___ Data listing

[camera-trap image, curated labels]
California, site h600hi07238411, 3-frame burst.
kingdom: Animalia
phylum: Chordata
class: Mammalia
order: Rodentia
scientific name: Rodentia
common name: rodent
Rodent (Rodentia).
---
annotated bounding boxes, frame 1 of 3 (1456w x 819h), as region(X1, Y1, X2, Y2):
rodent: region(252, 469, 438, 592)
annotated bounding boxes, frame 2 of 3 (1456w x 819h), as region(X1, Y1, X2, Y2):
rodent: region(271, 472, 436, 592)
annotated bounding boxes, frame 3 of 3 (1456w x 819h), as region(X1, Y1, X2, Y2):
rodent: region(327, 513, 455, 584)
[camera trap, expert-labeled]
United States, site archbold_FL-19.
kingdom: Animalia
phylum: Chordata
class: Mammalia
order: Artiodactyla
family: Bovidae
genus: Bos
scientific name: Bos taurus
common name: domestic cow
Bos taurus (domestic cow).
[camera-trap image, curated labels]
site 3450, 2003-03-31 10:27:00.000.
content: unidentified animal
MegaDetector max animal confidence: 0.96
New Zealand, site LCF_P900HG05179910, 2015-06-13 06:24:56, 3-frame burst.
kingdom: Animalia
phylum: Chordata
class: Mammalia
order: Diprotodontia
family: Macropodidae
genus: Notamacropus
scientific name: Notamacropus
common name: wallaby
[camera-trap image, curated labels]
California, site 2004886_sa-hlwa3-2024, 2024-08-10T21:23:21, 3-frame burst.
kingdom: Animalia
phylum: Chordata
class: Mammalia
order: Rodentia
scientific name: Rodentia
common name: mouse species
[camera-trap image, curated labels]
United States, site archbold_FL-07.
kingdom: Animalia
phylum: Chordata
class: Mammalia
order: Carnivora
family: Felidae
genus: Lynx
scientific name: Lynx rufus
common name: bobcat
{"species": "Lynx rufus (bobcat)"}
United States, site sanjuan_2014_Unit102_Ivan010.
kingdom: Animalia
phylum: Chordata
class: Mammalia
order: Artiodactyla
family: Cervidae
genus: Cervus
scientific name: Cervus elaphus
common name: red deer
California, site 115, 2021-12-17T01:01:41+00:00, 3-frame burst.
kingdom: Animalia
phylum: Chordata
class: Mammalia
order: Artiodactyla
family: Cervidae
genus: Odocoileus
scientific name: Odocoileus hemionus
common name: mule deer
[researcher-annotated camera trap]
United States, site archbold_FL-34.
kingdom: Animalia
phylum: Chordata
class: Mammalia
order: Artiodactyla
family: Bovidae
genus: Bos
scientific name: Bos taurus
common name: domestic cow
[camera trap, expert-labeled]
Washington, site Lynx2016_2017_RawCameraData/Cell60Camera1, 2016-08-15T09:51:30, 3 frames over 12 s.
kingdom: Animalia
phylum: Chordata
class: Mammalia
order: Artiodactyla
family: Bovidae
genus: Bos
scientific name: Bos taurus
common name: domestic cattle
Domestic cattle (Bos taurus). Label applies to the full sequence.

______

Please return the records above exactly as they are written.

● Output below:
[camera-trap image, curated labels]
California, site h600hi07238411, 3-frame burst.
kingdom: Animalia
phylum: Chordata
class: Mammalia
order: Rodentia
scientific name: Rodentia
common name: rodent
Rodent (Rodentia).
---
annotated bounding boxes, frame 1 of 3 (1456w x 819h), as region(X1, Y1, X2, Y2):
rodent: region(252, 469, 438, 592)
annotated bounding boxes, frame 2 of 3 (1456w x 819h), as region(X1, Y1, X2, Y2):
rodent: region(271, 472, 436, 592)
annotated bounding boxes, frame 3 of 3 (1456w x 819h), as region(X1, Y1, X2, Y2):
rodent: region(327, 513, 455, 584)
[camera trap, expert-labeled]
United States, site archbold_FL-19.
kingdom: Animalia
phylum: Chordata
class: Mammalia
order: Artiodactyla
family: Bovidae
genus: Bos
scientific name: Bos taurus
common name: domestic cow
Bos taurus (domestic cow).
[camera-trap image, curated labels]
site 3450, 2003-03-31 10:27:00.000.
content: unidentified animal
MegaDetector max animal confidence: 0.96
New Zealand, site LCF_P900HG05179910, 2015-06-13 06:24:56, 3-frame burst.
kingdom: Animalia
phylum: Chordata
class: Mammalia
order: Diprotodontia
family: Macropodidae
genus: Notamacropus
scientific name: Notamacropus
common name: wallaby
[camera-trap image, curated labels]
California, site 2004886_sa-hlwa3-2024, 2024-08-10T21:23:21, 3-frame burst.
kingdom: Animalia
phylum: Chordata
class: Mammalia
order: Rodentia
scientific name: Rodentia
common name: mouse species
[camera-trap image, curated labels]
United States, site archbold_FL-07.
kingdom: Animalia
phylum: Chordata
class: Mammalia
order: Carnivora
family: Felidae
genus: Lynx
scientific name: Lynx rufus
common name: bobcat
{"species": "Lynx rufus (bobcat)"}
United States, site sanjuan_2014_Unit102_Ivan010.
kingdom: Animalia
phylum: Chordata
class: Mammalia
order: Artiodactyla
family: Cervidae
genus: Cervus
scientific name: Cervus elaphus
common name: red deer
California, site 115, 2021-12-17T01:01:41+00:00, 3-frame burst.
kingdom: Animalia
phylum: Chordata
class: Mammalia
order: Artiodactyla
family: Cervidae
genus: Odocoileus
scientific name: Odocoileus hemionus
common name: mule deer
[researcher-annotated camera trap]
United States, site archbold_FL-34.
kingdom: Animalia
phylum: Chordata
class: Mammalia
order: Artiodactyla
family: Bovidae
genus: Bos
scientific name: Bos taurus
common name: domestic cow
[camera trap, expert-labeled]
Washington, site Lynx2016_2017_RawCameraData/Cell60Camera1, 2016-08-15T09:51:30, 3 frames over 12 s.
kingdom: Animalia
phylum: Chordata
class: Mammalia
order: Artiodactyla
family: Bovidae
genus: Bos
scientific name: Bos taurus
common name: domestic cattle
Domestic cattle (Bos taurus). Label applies to the full sequence.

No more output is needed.